The market gapped lower as I was hoping and then after much back and forth it finished on an up note. As I indicated last night, I was interested in buying a large gap down and have held on to some of the position for a swing trade. This one has worked out so far, but I’m not terribly excited with today’s action.
Over the last few days there have been some fairly extreme readings. Two examples were the Arms Index mentioned two nights ago and the sharp three day selloff followed by a sizable gap down this morning. The reversals generated from these conditions the last two days have not been inspiring. Today’s action was wildly up and down. Bulls have not been able to take control for more than a couple of hours at a time.

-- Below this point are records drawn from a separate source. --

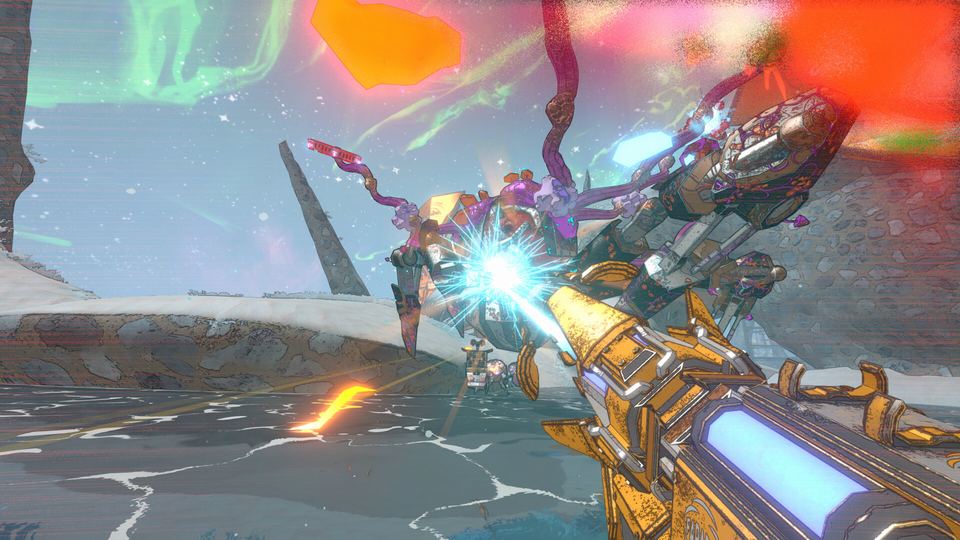 Mycopunk Enemies and Bosses: Weak Points and Counters screenshot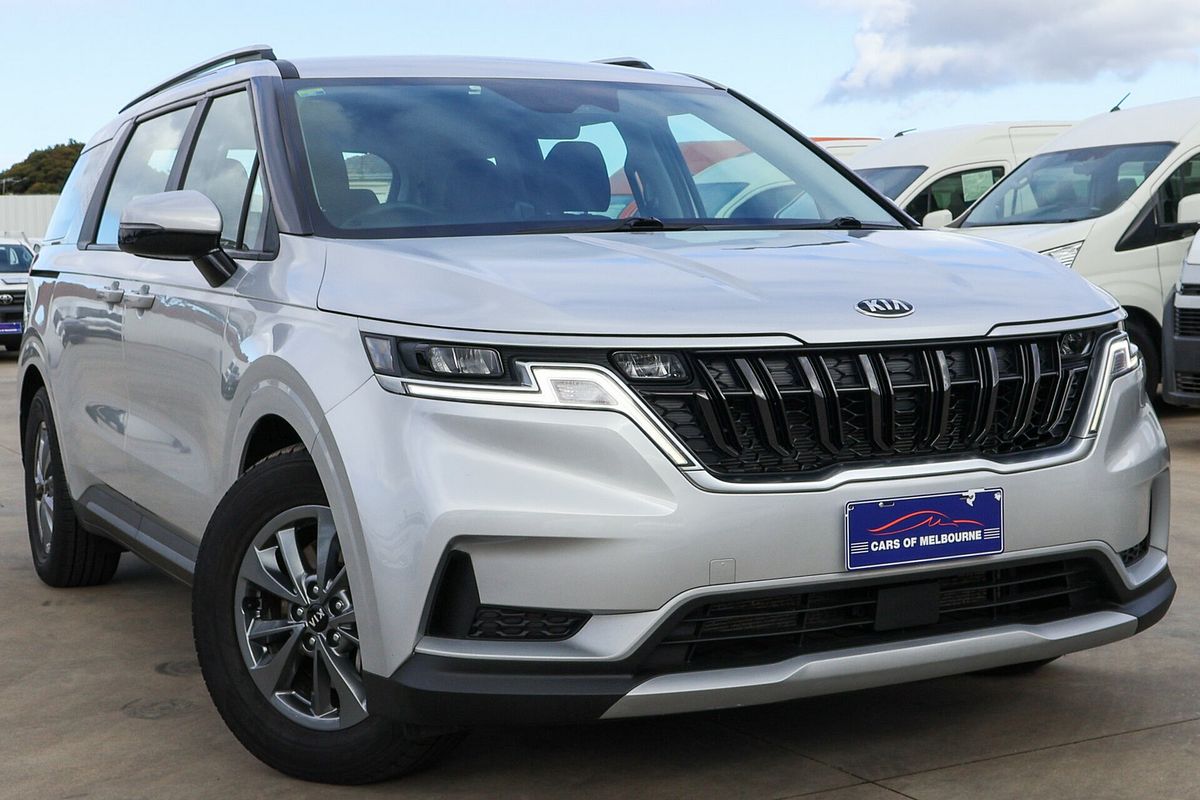 2021 Kia Carnival S KA4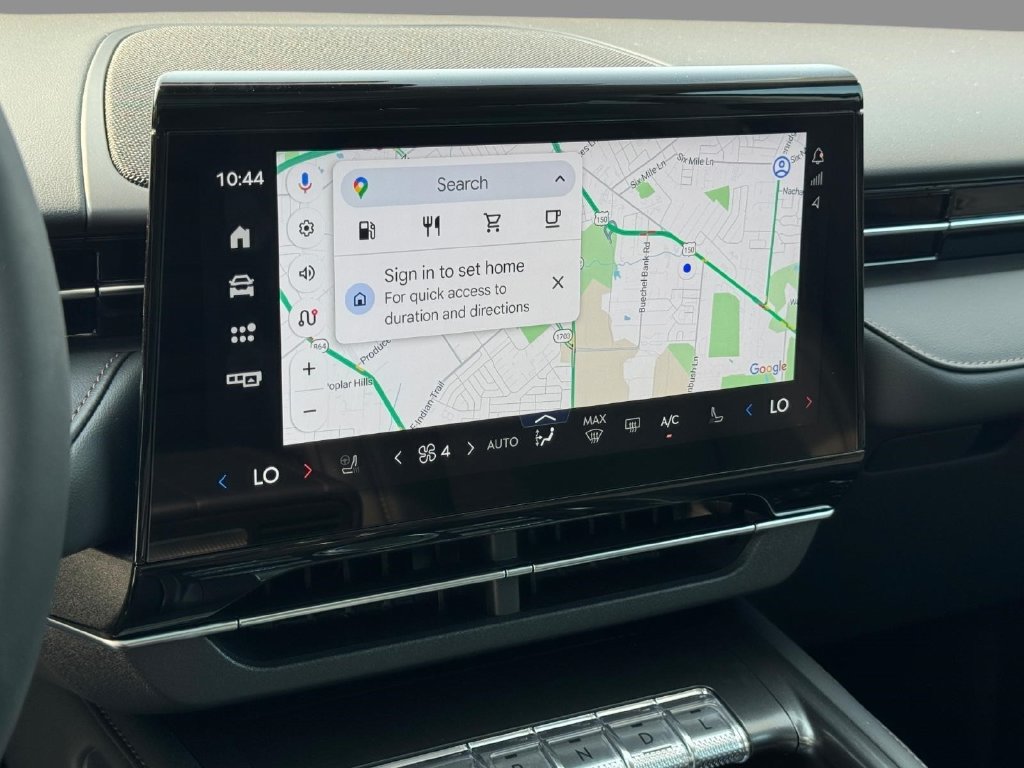 New 2026 Lincoln Nautilus Reserve AWD/4WD image 22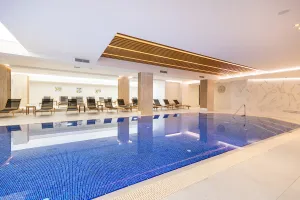 HOTEL ADMIRAL Pools & Beach
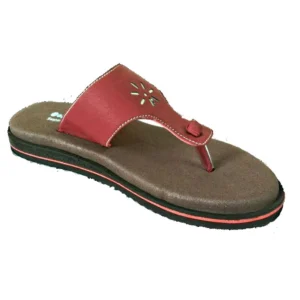 Cherry women diabetic walking footwear comfort sandal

It has now been 5 days since the January 31st follow through day. Last Friday I did a study on the short-term implications of follow through days. It showed that success or failure of the new bully rally attempt is about 67% predictable based on the action of the first 5 days after the follow through day. That study therefore now predicts a continuation of the bear.
The good news is the market has managed to hold support so far. Readings around the January lows were severe enough that it remains plausible a significant bottom could have been made. I’ve obviously not yet given up on that idea. The market is in no-man’s land right now. Tests run tonight based on current action are showing no significant edge. Technically, a move above 1400 would signal the bulls are taking charge while a move below 1270 would signify the bears are still in control. That range is very wide but with the recent and expected volatility, I’d be surprised if it wasn’t broken fairly soon. I’m holding a small long position leftover from today but not looking to aggressively add to it.